Fast-forward an inning and in between innings the head coach comes back over to me as he wants to explain the whole story as he says. He starts with that I was too quick on the ejection and that the shortstop said bull**** first because even he thought the runner was safe. I told him we were not going to discuss it and his reply was that if I was going to have rabbit ears that I should at least be able to hear the other team too. I again tell him that we are not going to discuss it further and he goes back to his dugout saying that he just wanted me to know the entire story.
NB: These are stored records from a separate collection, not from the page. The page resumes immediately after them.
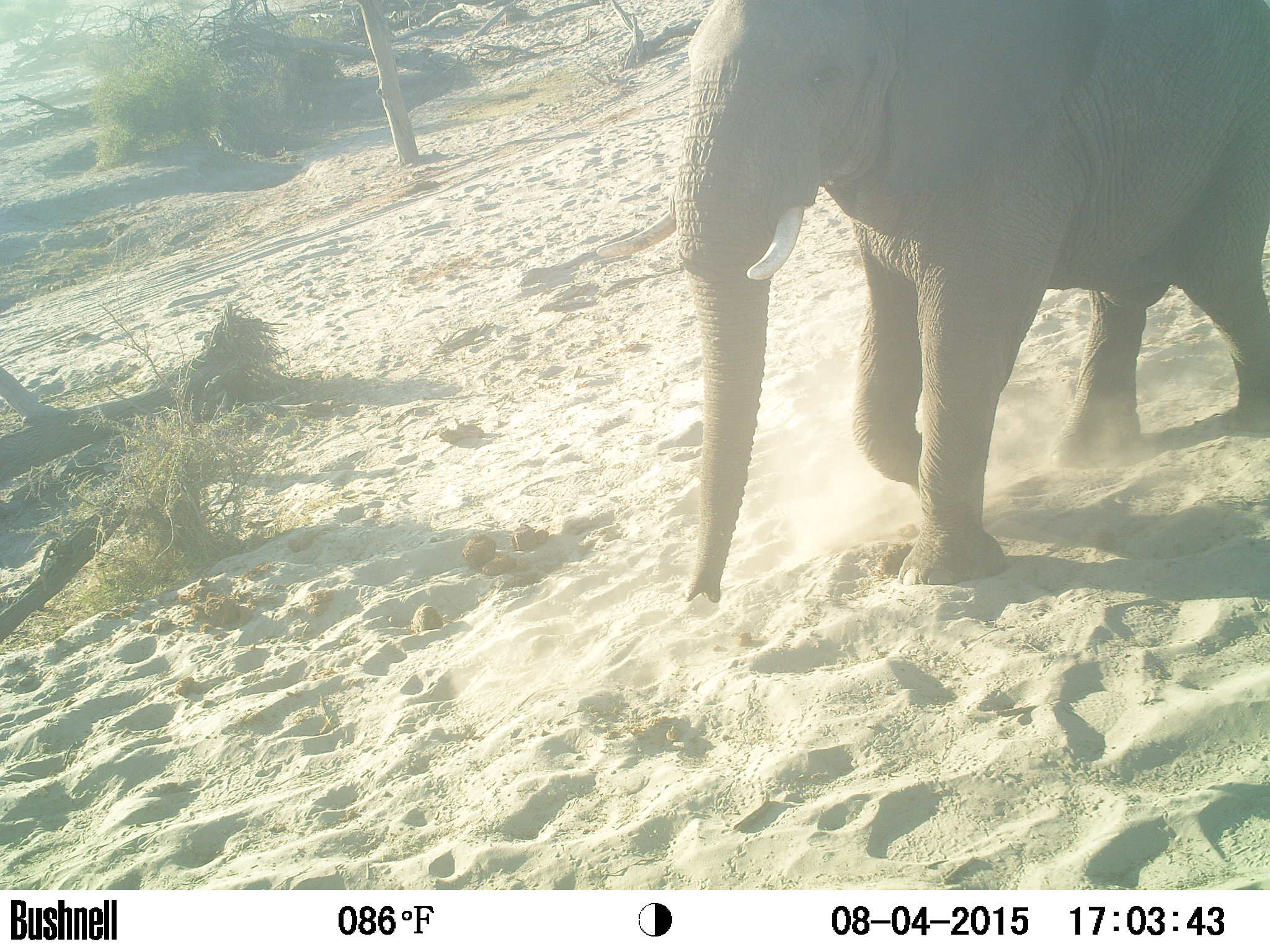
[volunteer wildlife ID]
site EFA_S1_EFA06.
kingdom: Animalia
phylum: Chordata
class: Mammalia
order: Proboscidea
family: Elephantidae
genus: Loxodonta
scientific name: Loxodonta africana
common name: african bush elephant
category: elephant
Elephant (african bush elephant) (Loxodonta africana), count 1. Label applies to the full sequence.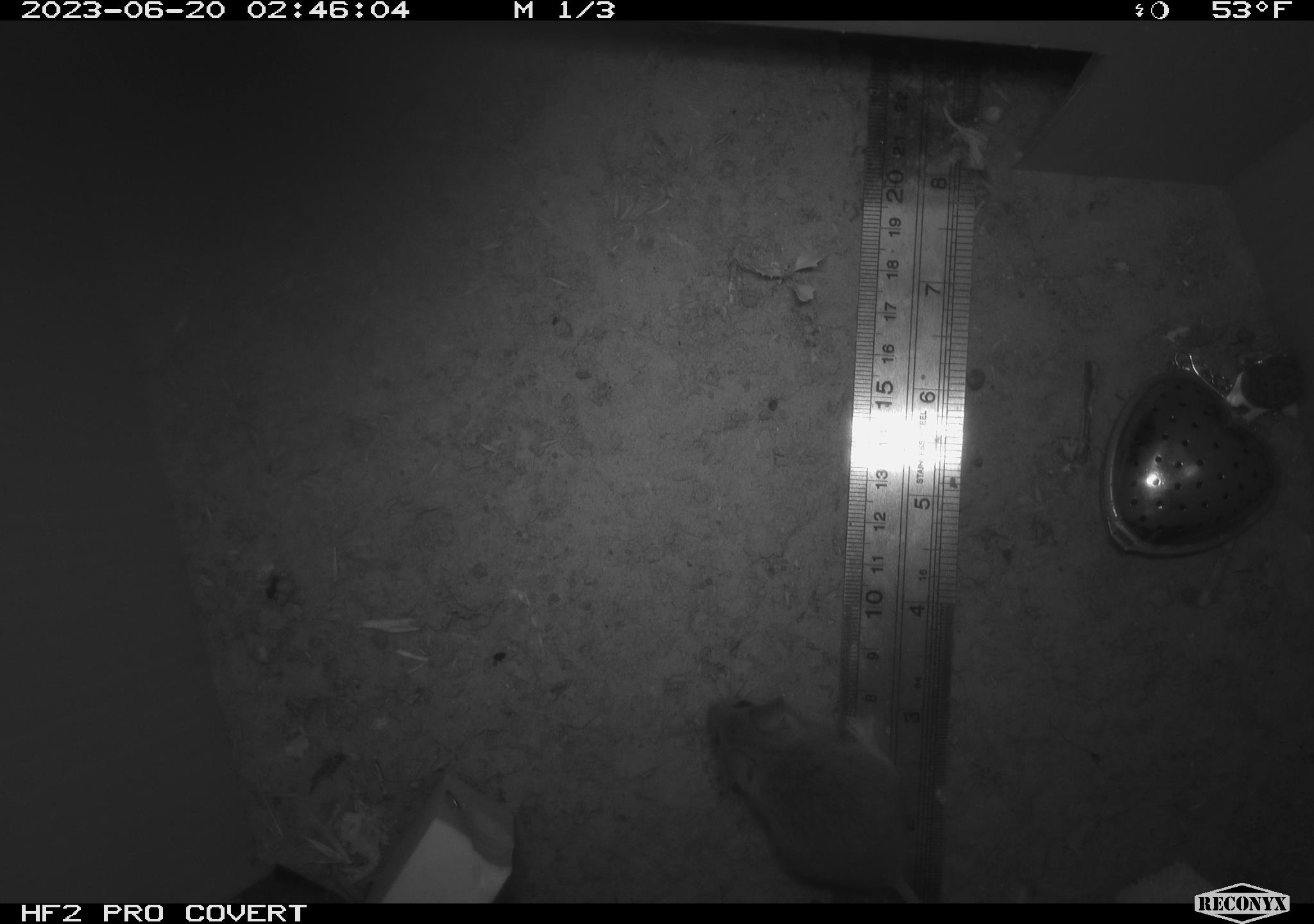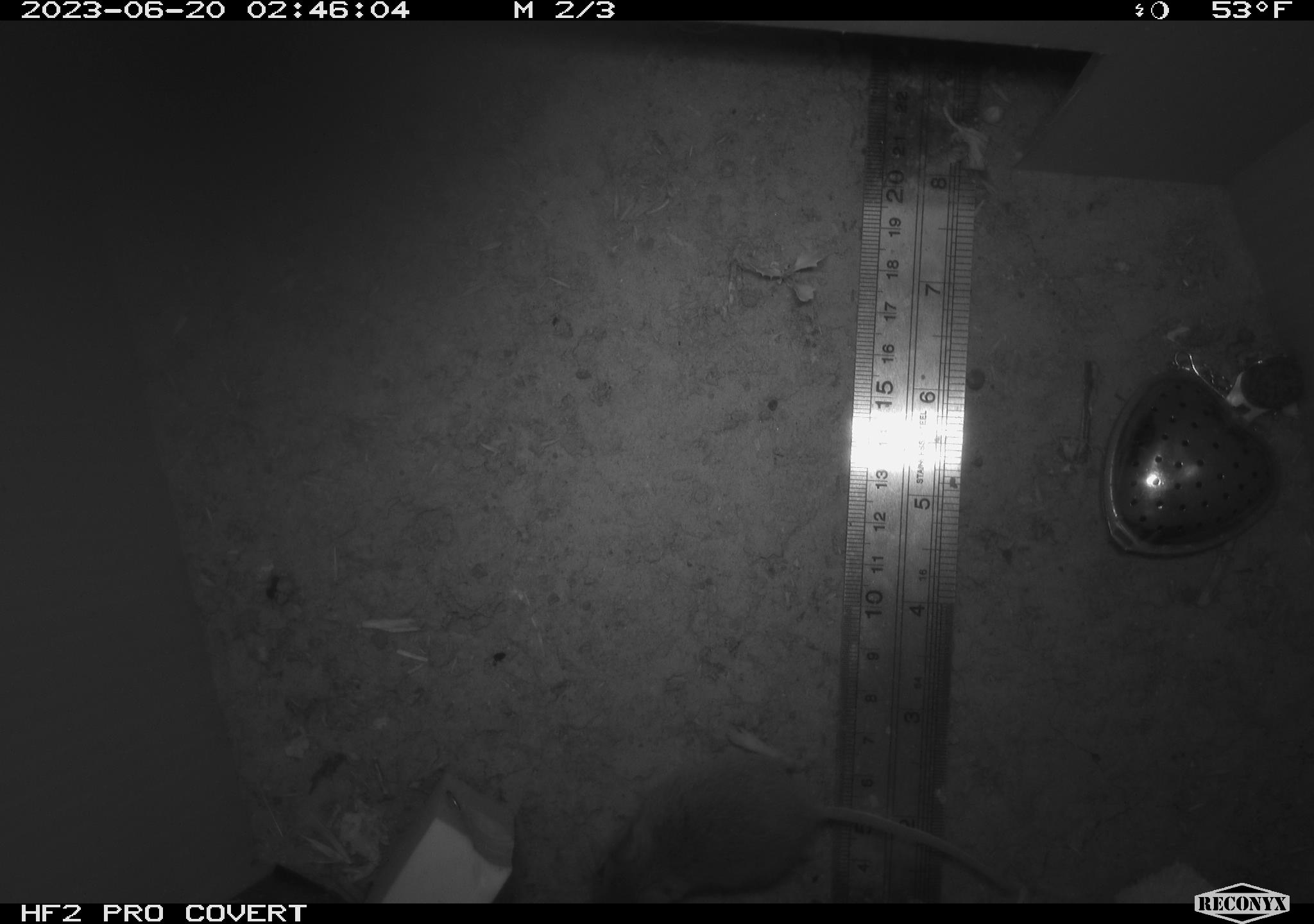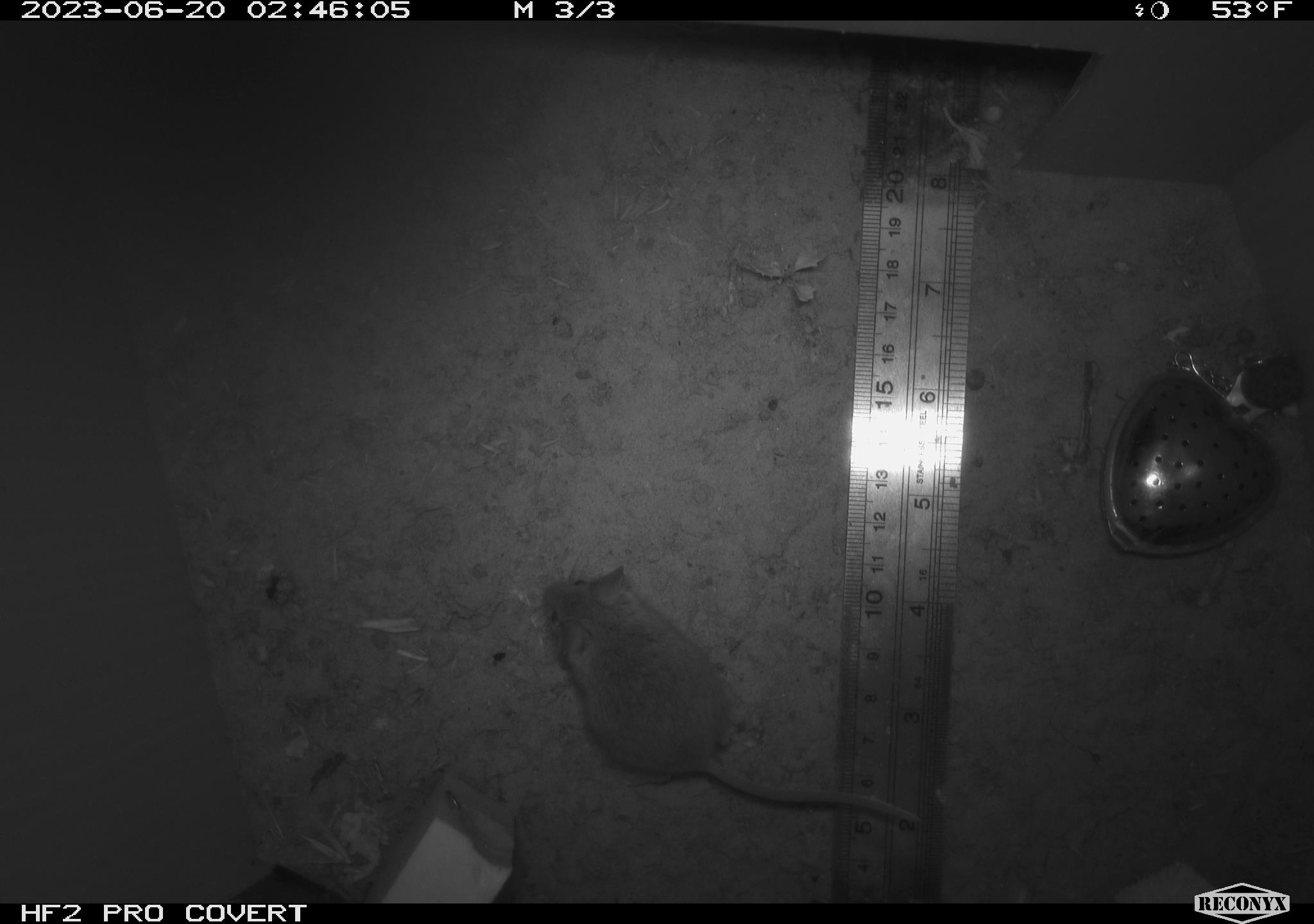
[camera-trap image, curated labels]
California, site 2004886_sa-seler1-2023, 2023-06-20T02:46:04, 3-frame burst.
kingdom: Animalia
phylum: Chordata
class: Mammalia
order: Rodentia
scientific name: Rodentia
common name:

So now that story time is over, I have four questions. 1st, do you all thing that I was too quick to eject and should have instead gave a warning? 2nd, would you have ignored the assistant coach and waited on the head coach or would you have tried to explain as I did. 3rd, when the coach came out in between innings would you have ejected him for his comments or how would you have handled the situation. 4th, when explaining to the coach what his player said, would you have used the actual phrase? The two things I was taught to never do was curse or be out of uniform. I repeated what the player said as to me this was the easiest way to explain.
Thoughts and thanks.
|
Like Dash said, good EJ on the runner, and you should have sent the water boy, er, assistant coach back to his little box, as he had no business approaching you about a judgment call. I differ from Dash, and side with Mr. Umpire, in that the coach returned to "tell you the whole story" (my a$$) and then made some crap up to try to cover his mouthy player's a$$. That would have at the least put him on the short list for leaving. Then, he called you rabbit ears, at which time he should have been sent packing. He is saying that you shouldn't hear a clearly audible remark directed in your general direction. That's not rabbit ears, that's called listening. Rabbit ears is when you react to general grousing and dugout banter and let it affect you, not when you are being cursed. Since when do these punk high school kids get away with swearing? I would have been ejected when I played, and then my dad would have beat my a$$ good when I got home. Kids nowadays.